-- START --
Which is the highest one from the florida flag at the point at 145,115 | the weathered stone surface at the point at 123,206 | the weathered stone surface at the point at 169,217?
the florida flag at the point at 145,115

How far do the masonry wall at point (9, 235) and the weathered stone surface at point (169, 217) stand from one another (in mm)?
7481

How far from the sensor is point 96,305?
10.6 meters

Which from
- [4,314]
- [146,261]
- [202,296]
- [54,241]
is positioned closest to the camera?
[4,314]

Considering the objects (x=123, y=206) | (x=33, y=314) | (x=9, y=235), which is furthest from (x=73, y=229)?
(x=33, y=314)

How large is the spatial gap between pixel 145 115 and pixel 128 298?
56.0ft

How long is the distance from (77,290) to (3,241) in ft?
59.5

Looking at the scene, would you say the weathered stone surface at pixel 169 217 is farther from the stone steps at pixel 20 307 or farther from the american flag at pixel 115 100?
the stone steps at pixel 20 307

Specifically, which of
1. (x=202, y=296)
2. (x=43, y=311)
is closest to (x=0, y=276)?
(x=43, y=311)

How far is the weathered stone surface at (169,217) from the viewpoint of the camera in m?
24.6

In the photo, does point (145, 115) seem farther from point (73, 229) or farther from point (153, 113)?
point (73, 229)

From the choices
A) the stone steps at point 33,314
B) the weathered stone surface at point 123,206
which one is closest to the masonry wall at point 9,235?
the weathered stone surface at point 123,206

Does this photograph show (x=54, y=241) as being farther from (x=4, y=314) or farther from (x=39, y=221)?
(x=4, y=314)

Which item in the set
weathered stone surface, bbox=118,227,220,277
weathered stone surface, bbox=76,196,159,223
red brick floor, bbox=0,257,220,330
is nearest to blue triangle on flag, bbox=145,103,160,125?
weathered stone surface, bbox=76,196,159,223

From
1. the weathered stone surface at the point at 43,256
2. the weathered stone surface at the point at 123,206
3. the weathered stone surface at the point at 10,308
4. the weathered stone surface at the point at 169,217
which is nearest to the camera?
-- END --
- Task requirements: Print only the lines from the one with "How large is" to the end of the records, both included.

- Answer:
How large is the spatial gap between pixel 145 115 and pixel 128 298?
56.0ft

How long is the distance from (77,290) to (3,241) in ft?
59.5

Looking at the scene, would you say the weathered stone surface at pixel 169 217 is farther from the stone steps at pixel 20 307 or farther from the american flag at pixel 115 100?
the stone steps at pixel 20 307

Specifically, which of
1. (x=202, y=296)
2. (x=43, y=311)
is closest to (x=0, y=276)?
(x=43, y=311)

How far is the weathered stone surface at (169,217) from the viewpoint of the camera in m?
24.6

In the photo, does point (145, 115) seem farther from point (73, 229) or farther from point (153, 113)?
point (73, 229)

From the choices
A) the stone steps at point 33,314
B) the weathered stone surface at point 123,206
which one is closest to the masonry wall at point 9,235?
the weathered stone surface at point 123,206

Does this photograph show (x=54, y=241) as being farther from (x=4, y=314) or farther from (x=39, y=221)?
(x=4, y=314)

Which item in the set
weathered stone surface, bbox=118,227,220,277
weathered stone surface, bbox=76,196,159,223
red brick floor, bbox=0,257,220,330
is nearest to blue triangle on flag, bbox=145,103,160,125?
weathered stone surface, bbox=76,196,159,223

From
1. the weathered stone surface at the point at 43,256
2. the weathered stone surface at the point at 123,206
3. the weathered stone surface at the point at 10,308
4. the weathered stone surface at the point at 169,217
which is nearest to the camera?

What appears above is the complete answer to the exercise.